(Spatial relationship records)
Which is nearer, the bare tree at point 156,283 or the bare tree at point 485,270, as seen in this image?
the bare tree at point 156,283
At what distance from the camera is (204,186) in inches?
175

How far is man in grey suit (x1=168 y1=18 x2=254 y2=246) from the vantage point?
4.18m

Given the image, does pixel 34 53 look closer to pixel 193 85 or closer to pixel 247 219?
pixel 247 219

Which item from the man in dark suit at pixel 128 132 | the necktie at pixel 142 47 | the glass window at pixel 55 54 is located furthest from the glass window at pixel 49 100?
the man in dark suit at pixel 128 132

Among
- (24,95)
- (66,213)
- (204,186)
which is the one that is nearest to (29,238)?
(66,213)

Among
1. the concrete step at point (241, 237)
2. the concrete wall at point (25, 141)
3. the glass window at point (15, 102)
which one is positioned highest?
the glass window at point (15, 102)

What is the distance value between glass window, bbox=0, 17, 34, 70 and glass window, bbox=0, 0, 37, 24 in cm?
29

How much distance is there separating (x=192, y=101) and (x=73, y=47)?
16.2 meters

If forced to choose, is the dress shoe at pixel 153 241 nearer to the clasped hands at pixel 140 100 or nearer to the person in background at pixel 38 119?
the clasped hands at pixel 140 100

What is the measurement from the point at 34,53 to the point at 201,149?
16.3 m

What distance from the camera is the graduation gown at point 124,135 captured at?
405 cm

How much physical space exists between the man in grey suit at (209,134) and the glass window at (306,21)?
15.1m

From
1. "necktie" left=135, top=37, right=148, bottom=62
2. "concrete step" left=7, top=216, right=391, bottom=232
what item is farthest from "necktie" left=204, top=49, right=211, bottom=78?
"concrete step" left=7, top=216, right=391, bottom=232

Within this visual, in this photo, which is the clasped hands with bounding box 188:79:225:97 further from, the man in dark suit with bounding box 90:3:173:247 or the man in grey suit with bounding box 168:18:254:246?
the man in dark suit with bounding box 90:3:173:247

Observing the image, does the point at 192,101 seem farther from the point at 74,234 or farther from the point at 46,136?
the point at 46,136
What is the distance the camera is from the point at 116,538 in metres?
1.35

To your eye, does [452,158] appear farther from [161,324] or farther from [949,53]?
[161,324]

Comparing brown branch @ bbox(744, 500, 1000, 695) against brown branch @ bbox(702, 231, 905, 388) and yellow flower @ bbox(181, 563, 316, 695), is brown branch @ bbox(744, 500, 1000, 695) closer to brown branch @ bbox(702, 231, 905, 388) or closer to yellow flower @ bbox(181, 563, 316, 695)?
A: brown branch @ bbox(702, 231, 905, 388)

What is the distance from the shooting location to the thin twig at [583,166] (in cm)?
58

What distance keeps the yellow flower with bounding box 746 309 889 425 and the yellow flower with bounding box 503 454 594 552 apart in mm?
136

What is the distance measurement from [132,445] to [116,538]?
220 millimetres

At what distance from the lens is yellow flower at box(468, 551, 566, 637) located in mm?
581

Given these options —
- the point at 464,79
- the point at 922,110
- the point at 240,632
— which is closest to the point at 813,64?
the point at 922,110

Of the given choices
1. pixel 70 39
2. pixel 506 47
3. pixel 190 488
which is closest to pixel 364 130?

Exercise task:
Repeat the material word for word, in full.

Full answer:
Which is nearer, the bare tree at point 156,283 or the bare tree at point 485,270, as seen in this image?
the bare tree at point 156,283
At what distance from the camera is (204,186) in inches?
175

How far is man in grey suit (x1=168 y1=18 x2=254 y2=246) from the vantage point?
4.18m

Given the image, does pixel 34 53 look closer to pixel 193 85 or closer to pixel 247 219?
pixel 247 219

Which item from the man in dark suit at pixel 128 132 | the necktie at pixel 142 47 | the glass window at pixel 55 54 is located furthest from the glass window at pixel 49 100?
the man in dark suit at pixel 128 132

Among
- (24,95)
- (66,213)
- (204,186)
which is the one that is nearest to (29,238)?
(66,213)

Among
1. the concrete step at point (241, 237)
2. the concrete wall at point (25, 141)
3. the glass window at point (15, 102)
which one is positioned highest?
the glass window at point (15, 102)

What is the distance value between glass window, bbox=0, 17, 34, 70 and glass window, bbox=0, 0, 37, 24 in cm?
29

How much distance is there separating (x=192, y=101) and (x=73, y=47)?
16.2 meters

If forced to choose, is the dress shoe at pixel 153 241 nearer to the clasped hands at pixel 140 100 or nearer to the person in background at pixel 38 119?
the clasped hands at pixel 140 100

What is the measurement from the point at 34,53 to the point at 201,149?
16.3 m

What distance from the camera is the graduation gown at point 124,135 captured at?
405 cm

How much physical space exists between the man in grey suit at (209,134) and the glass window at (306,21)?
15.1m

From
1. "necktie" left=135, top=37, right=148, bottom=62
2. "concrete step" left=7, top=216, right=391, bottom=232
what item is farthest from "necktie" left=204, top=49, right=211, bottom=78?
"concrete step" left=7, top=216, right=391, bottom=232

Within this visual, in this photo, which is the clasped hands with bounding box 188:79:225:97 further from, the man in dark suit with bounding box 90:3:173:247 or the man in grey suit with bounding box 168:18:254:246?
the man in dark suit with bounding box 90:3:173:247

Observing the image, does the point at 192,101 seem farther from the point at 74,234 or farther from the point at 46,136?
the point at 46,136
What is the distance the camera is from the point at 116,538 in metres?
1.35

To your eye, does [452,158] appear farther from [161,324] or farther from [949,53]?
[161,324]

Comparing brown branch @ bbox(744, 500, 1000, 695) against brown branch @ bbox(702, 231, 905, 388) and yellow flower @ bbox(181, 563, 316, 695), is brown branch @ bbox(744, 500, 1000, 695) closer to brown branch @ bbox(702, 231, 905, 388) or closer to yellow flower @ bbox(181, 563, 316, 695)?
A: brown branch @ bbox(702, 231, 905, 388)

What is the distance from the shooting location to the thin twig at [583,166] (in cm)?
58

What distance keeps the yellow flower with bounding box 746 309 889 425 and the yellow flower with bounding box 503 454 594 552 apart in mm?
136

What is the distance measurement from [132,445] to [116,538]?
220 millimetres

At what distance from the lens is yellow flower at box(468, 551, 566, 637) located in mm?
581

Given these options —
- the point at 464,79
- the point at 922,110
- the point at 240,632
— which is closest to the point at 813,64?
the point at 922,110

Of the given choices
1. pixel 70 39
2. pixel 506 47
3. pixel 190 488
which is closest to pixel 364 130?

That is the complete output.